Der zweite Pfeiler der Erkenntnis für Beckert ist der, dass der Kapitalismus ein soziologisches Kommunikationskonzept und damit ein Spiegel unserer Gesellschaft ist. Beckert macht uns so deutlich, dass die Kapitalismus-Kritiken der letzten Jahre und die Wortschöpfung Turbo-Kapitalismus keine Kritiken am Konzept des Kapitalismus sind, sondern gesellschaftskritische Anmerkungen zu Auswüchsen in unserm Sozialgefüge. Sie können daher auch nur auf dieser Ebene behoben werden.

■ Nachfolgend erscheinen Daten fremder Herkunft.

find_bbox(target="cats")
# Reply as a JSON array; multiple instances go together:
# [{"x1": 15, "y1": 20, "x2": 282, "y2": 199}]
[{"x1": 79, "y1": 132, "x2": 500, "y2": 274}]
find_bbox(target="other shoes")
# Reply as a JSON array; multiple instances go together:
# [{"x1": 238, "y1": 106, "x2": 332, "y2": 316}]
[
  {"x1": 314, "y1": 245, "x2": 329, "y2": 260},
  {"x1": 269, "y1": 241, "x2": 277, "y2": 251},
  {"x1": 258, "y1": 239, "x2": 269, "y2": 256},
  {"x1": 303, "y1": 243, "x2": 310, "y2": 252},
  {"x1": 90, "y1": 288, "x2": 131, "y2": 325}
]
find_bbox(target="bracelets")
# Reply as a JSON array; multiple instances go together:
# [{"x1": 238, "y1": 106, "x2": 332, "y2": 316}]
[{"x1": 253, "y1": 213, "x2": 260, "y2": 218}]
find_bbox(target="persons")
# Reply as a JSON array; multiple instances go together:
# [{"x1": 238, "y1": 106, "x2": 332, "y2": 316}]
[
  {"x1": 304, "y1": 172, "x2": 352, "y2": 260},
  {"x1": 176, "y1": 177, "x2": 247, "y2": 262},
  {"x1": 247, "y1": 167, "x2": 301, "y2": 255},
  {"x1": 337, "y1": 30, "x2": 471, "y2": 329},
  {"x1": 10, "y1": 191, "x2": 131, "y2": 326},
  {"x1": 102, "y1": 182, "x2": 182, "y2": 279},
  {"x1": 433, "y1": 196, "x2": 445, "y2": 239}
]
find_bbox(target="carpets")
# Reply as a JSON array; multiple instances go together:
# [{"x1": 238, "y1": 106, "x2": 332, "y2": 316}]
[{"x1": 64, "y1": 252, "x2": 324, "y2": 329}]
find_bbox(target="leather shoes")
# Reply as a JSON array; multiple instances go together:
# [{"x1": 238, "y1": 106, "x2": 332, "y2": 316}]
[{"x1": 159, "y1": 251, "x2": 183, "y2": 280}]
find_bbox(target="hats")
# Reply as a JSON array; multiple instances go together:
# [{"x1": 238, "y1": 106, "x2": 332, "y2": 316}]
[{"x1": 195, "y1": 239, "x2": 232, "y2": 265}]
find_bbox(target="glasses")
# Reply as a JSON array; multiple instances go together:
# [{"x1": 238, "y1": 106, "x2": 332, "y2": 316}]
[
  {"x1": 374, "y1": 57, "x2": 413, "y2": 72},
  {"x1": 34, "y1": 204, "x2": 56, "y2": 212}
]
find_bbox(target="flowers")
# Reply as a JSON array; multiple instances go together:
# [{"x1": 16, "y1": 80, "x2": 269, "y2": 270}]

Kapitalismus ist damit ein soziologischer Ansatz, der auf Basis von Vertrauen Werte erzeugt und vernichtet. Es gibt überhaupt nichts auf diesem Planeten, das einen Wert hat, den wir Menschen nicht rein über Kommunikation untereinander bestimmen. Es gibt auch keine echten Wertespeicher über Jahrhunderte, die einen realen Wert an sich haben.

Auf den Punkt

Im Kapitel „Bausteine des Kapitalismus“ geht es um „Geld und Kredit: Das Versprechen zukünftigen Werts“ sowie um „Innovation: Imaginationen der technologischen Zukunft“ und „Konsum: Wert durch Bedeutung“.

Die Detail-Aspekte geben tolle Einblicke und sind absolut auf den Punkt gebracht:

  • „Wie Georg Simmel es ausdrückt, ist Geld einfach »eine Anweisung auf die Gesellschaft« (Simmel [1907] 2009: 242)“
  • „Man kann also sagen, dass die Banken Zeit für die Wirtschaft kaufen (Esposito 2010: 107)“
  • „Stabilität einer Währung beruht ausschließlich auf institutionellen Strukturen und rhetorischen Bekenntnissen.“
  • „Der Wert einer Währungseinheit ist »kein Maß für den Wert eines Gegenstands, sondern ein Maß für das eigene Vertrauen in andere Menschen« (Graeber 2012: 53).“
  • „Die Existenz dieser Fiktion ist eine soziale Schöpfung, die von Institutionen, aber auch davon abhängt, dass die Aussetzung der Ungläubigkeit kommunikativ erreicht und gefestigt wird.“ (Beckert 2018)

Instrumente der Imagination

Aufregend und erfrischend erkenntnisreich ist auch das Kapitel über „Instrumente der Imagination“: „In der Vergangenheit waren das unter anderem Orakel, Prophezeiungen und astrologische Deutungen. Aber diese Instrumente verloren in der von der Aufklärung geprägten modernen Welt an Legitimität.“ Wir haben uns also neue Instrumente der Imagination geschaffen, weil wir uns auf Orakel nicht mehr verlassen wollen. Diese Instrumente haben zwar nur wenig mehr Realitätsbezug; als aufgeklärte Menschen können wir aber an sie glauben.

Im Unterkapitel „Prognosen. Die Erschaffung der Gegenwart“ zeigt Beckert, dass sich klar belegen lässt, dass Prognosen vor allem eins sind: in der Regel falsch. Dennoch haben sie im Konzept der Kommunikation über eine ungewisse Zukunft eine wichtige ordnende und koordinative Bedeutung. Interessant!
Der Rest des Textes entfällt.